Promotion of cooperation induced by a self-questioning update rule in the spatial traveler’s dilemma game

Abstract

In sociology and economics, evolutionary game theory has provided a powerful framework to illustrate the social dilemma’s problems, and many evolutionary game models are presented, such as prisoner’s dilemma game, snowdrift game, public goods game, and so on. In this paper, however, we focus on another typical pair-wise game model: Traveler’s Dilemma Game (TDG), which has been deeply investigated in economics, but less attention has been paid to this topic within the physics community. We mainly discuss the influence of strategy update rules on the evolution of cooperation in the spatial TDG, and in detail explore the role of a novel self-questioning or self-learning update mechanism in the evolution of cooperation of the TDG model on the square lattice.
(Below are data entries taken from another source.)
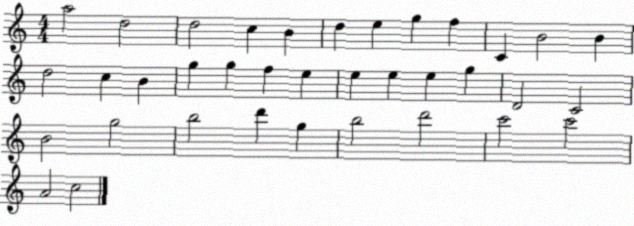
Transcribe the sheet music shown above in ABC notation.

X:1
T:Untitled
M:4/4
L:1/4
K:C
a2 d2 d2 c B d e g f C B2 B d2 c B g g f e e e e g D2 C2 B2 g2 b2 d' g b2 d'2 c'2 c'2 A2 c2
In our self-questioning rule, each player does not imitate the strategy state of his or her nearest neighbors and simply plays the traveler’s dilemma games twice with nearest neighbors: one is to calculate the actual payoff in the current game round; the other is to perform a virtual game which is used to obtain an intangible payoff if he or she adopts another random strategy. Then, the focal player decides to keep the current strategy or to change into that virtual strategy according to the Fermi-like dynamics. A great number of Monte Carlo simulations indicate that our self-questioning rule is a low information game decision-making mechanism which can greatly promote the evolution of cooperation for some specific conditions in the spatial TDG model. Furthermore, this novel rule can also be applied into the prisoner’s dilemma game, and likewise the behavior of cooperation can be largely enhanced. Our results are of high importance to analyze and understand the emergence of cooperation within many real social and economical systems.